**Task requirements**. Please sift the rows below and copy out each line that contains the word "metal".

**Input records**.
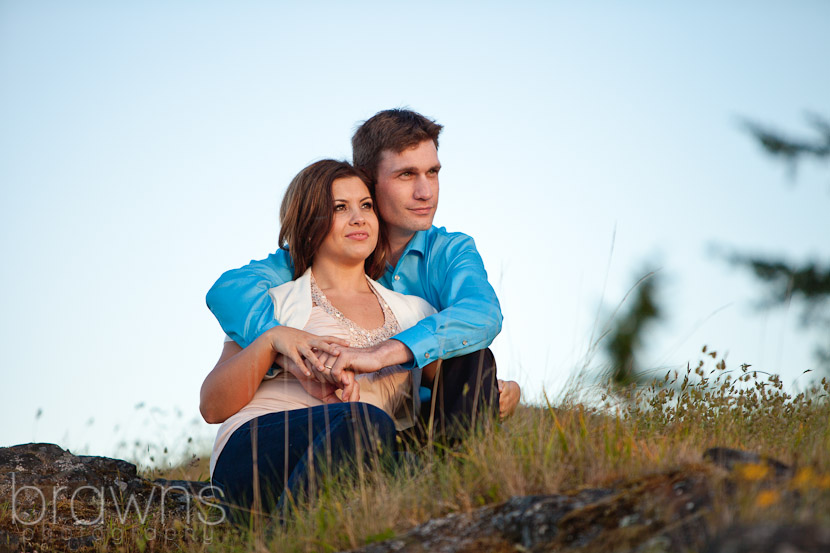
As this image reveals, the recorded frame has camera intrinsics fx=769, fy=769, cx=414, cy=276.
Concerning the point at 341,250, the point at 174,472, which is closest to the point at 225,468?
the point at 341,250

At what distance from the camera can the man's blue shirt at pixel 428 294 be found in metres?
4.03

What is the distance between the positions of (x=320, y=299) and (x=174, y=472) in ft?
7.62

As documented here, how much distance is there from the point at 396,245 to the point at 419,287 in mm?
345

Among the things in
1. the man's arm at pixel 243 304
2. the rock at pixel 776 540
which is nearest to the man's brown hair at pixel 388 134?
the man's arm at pixel 243 304

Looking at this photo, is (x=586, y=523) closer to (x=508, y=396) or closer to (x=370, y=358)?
(x=370, y=358)

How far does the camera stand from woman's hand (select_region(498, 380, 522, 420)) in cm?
430

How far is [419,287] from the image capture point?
499 centimetres

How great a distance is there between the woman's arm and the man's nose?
4.38 feet

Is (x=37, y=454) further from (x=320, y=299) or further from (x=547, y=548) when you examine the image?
(x=547, y=548)

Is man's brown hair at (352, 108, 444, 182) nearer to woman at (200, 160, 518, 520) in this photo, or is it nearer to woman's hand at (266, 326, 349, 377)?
woman at (200, 160, 518, 520)

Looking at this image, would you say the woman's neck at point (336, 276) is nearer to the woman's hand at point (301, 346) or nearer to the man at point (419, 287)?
the man at point (419, 287)

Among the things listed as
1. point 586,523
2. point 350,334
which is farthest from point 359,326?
point 586,523

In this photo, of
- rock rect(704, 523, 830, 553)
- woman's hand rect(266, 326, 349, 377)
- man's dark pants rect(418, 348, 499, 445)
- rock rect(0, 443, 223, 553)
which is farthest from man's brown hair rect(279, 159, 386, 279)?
rock rect(704, 523, 830, 553)

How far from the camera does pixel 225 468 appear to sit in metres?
3.84
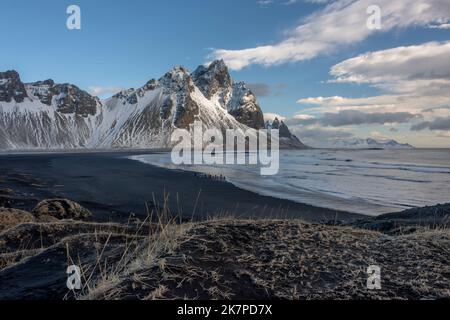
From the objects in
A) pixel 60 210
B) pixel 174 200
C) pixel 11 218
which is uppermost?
pixel 11 218

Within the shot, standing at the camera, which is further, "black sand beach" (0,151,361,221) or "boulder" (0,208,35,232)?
"black sand beach" (0,151,361,221)

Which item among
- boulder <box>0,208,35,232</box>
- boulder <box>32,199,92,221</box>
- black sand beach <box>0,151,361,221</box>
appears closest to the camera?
boulder <box>0,208,35,232</box>

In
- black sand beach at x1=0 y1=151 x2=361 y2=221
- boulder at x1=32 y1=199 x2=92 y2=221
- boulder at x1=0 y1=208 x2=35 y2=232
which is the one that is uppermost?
boulder at x1=0 y1=208 x2=35 y2=232

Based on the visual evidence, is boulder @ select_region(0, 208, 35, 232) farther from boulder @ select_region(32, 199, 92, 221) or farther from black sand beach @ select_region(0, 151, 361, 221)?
black sand beach @ select_region(0, 151, 361, 221)

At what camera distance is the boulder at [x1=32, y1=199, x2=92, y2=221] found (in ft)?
57.7

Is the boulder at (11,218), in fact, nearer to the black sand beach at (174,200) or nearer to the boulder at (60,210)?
the boulder at (60,210)

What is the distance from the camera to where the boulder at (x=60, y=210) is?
57.7 ft

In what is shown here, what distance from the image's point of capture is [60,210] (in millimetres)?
18406

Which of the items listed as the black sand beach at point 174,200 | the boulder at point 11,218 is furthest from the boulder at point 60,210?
the boulder at point 11,218

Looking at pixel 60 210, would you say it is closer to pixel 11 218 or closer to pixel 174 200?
pixel 11 218

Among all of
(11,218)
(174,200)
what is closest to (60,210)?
(11,218)

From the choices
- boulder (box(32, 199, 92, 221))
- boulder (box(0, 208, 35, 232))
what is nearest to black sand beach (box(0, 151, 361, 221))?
boulder (box(32, 199, 92, 221))

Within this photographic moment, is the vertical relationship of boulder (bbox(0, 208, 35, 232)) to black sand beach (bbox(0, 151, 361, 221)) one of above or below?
above
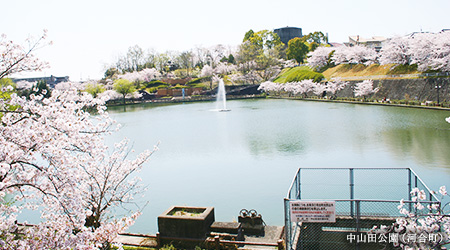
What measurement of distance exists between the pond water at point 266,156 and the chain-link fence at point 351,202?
115 cm

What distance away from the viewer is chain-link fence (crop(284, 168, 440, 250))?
19.5 ft

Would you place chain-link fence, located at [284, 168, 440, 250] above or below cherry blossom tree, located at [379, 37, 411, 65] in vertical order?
below

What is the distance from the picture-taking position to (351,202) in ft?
23.3

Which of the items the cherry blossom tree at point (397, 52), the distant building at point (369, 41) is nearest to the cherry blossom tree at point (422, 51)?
the cherry blossom tree at point (397, 52)

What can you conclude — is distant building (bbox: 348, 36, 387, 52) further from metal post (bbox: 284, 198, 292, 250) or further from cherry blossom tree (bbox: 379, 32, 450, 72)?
Result: metal post (bbox: 284, 198, 292, 250)

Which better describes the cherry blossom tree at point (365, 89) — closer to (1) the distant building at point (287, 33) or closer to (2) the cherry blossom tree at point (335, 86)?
(2) the cherry blossom tree at point (335, 86)

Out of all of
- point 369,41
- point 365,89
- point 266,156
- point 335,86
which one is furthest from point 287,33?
point 266,156

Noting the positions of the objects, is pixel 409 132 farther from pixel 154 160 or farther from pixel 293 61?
pixel 293 61

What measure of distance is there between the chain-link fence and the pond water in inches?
45.5

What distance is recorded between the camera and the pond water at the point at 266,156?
10672 mm

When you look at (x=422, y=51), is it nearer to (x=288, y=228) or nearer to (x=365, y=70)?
(x=365, y=70)

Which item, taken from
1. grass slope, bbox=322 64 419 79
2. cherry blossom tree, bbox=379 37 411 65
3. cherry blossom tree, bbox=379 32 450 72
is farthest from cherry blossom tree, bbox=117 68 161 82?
cherry blossom tree, bbox=379 37 411 65

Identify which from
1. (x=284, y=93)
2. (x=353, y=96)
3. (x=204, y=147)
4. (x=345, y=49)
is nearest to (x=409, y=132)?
(x=204, y=147)

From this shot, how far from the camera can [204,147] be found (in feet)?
Answer: 63.1
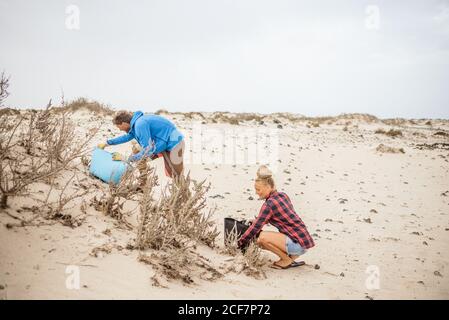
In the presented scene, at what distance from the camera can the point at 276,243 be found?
3.59 meters

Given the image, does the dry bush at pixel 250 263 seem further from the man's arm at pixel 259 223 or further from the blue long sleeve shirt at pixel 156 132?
the blue long sleeve shirt at pixel 156 132

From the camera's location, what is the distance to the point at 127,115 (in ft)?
15.2

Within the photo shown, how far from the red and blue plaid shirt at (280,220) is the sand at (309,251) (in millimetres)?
396

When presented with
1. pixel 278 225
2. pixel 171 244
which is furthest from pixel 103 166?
pixel 278 225

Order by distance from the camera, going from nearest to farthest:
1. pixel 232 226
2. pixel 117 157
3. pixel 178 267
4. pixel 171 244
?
pixel 178 267
pixel 171 244
pixel 232 226
pixel 117 157

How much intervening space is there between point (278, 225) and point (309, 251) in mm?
1244

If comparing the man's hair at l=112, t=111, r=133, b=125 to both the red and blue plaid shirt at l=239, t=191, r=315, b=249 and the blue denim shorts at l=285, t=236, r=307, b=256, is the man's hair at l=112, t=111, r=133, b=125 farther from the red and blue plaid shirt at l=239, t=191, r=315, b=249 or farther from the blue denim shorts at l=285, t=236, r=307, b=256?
the blue denim shorts at l=285, t=236, r=307, b=256

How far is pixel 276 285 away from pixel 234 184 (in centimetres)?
405

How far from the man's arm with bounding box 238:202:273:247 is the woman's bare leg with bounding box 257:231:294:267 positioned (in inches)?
5.2

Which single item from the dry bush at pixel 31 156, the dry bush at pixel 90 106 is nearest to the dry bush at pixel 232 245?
the dry bush at pixel 31 156

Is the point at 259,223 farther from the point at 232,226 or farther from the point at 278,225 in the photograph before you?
the point at 232,226

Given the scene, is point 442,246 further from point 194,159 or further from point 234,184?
point 194,159
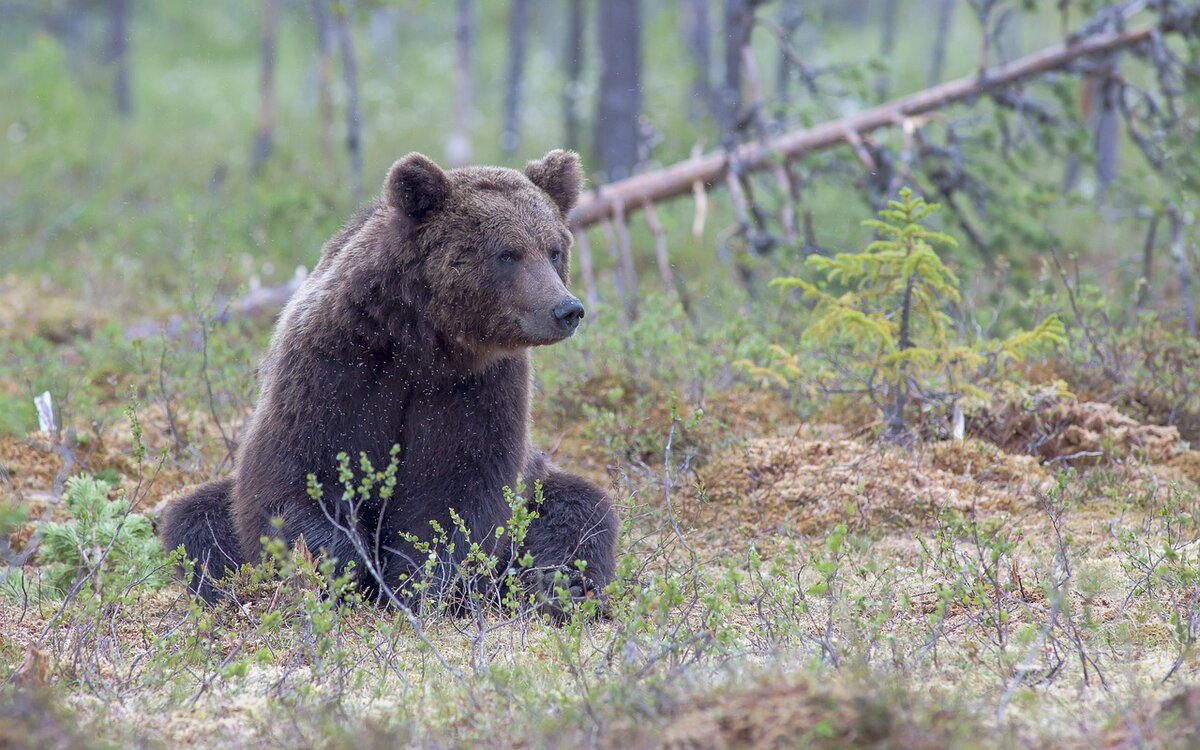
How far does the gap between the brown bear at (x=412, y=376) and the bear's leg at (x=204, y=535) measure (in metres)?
0.01

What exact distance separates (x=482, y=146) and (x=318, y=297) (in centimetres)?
2142

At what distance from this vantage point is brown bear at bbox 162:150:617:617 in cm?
525

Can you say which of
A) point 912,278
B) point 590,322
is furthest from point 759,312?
point 912,278

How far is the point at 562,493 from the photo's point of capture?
585cm

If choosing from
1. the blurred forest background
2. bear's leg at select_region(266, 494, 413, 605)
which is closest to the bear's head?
the blurred forest background

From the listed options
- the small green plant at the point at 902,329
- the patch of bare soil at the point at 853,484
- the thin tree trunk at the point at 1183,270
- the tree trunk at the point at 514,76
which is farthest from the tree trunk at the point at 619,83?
the patch of bare soil at the point at 853,484

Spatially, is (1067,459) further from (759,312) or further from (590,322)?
(590,322)

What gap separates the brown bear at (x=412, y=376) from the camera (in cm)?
525

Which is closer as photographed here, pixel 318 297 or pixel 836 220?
pixel 318 297

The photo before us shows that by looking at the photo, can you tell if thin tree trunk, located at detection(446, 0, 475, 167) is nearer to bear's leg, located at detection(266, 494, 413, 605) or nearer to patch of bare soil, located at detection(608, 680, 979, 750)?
bear's leg, located at detection(266, 494, 413, 605)

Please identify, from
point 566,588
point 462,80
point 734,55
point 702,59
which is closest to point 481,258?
point 566,588

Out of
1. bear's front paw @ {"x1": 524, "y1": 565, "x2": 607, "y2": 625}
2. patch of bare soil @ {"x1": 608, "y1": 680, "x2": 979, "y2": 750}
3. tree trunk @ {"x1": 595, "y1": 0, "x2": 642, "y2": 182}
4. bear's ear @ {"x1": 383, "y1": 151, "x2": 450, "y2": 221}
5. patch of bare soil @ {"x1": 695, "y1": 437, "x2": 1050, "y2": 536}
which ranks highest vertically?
tree trunk @ {"x1": 595, "y1": 0, "x2": 642, "y2": 182}

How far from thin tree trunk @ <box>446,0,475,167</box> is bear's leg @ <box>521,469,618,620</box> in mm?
15426

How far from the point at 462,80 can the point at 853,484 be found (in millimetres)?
16305
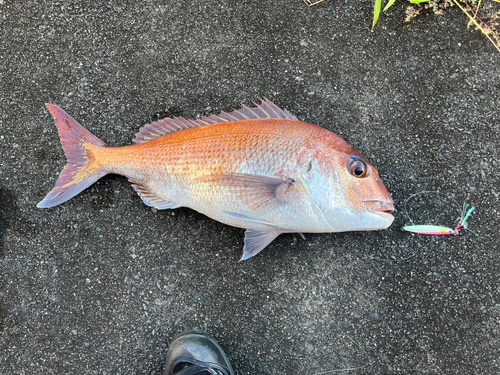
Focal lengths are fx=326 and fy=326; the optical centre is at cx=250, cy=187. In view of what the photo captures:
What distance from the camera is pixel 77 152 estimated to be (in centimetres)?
222

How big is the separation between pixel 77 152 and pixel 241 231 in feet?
4.10

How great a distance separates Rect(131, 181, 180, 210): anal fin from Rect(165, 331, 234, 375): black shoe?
0.89 m

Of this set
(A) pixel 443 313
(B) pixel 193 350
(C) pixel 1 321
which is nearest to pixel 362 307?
(A) pixel 443 313

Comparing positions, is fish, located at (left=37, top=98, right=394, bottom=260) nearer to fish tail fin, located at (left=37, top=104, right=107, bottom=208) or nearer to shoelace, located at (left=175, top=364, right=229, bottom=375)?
fish tail fin, located at (left=37, top=104, right=107, bottom=208)

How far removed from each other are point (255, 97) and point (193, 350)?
5.99 ft

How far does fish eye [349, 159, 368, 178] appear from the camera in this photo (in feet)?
6.09

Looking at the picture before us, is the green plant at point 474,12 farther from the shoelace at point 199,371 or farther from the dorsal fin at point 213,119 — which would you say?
the shoelace at point 199,371

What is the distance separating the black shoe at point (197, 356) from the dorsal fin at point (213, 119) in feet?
4.54

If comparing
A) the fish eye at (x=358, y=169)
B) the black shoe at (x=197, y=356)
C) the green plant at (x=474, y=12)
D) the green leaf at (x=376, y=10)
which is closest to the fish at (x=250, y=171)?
the fish eye at (x=358, y=169)

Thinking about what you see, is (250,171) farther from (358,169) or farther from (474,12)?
(474,12)

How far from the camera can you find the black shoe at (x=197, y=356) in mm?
2176

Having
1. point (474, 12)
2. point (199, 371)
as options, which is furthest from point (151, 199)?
point (474, 12)

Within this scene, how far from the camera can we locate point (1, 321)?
7.62 ft

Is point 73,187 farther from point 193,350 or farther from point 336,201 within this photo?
point 336,201
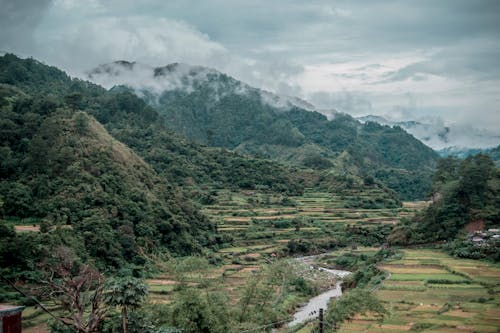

**The response**.
What can you conclude — is distant building (bbox: 348, 36, 387, 52) further from metal post (bbox: 284, 198, 292, 250) or further from cherry blossom tree (bbox: 379, 32, 450, 72)?
Result: metal post (bbox: 284, 198, 292, 250)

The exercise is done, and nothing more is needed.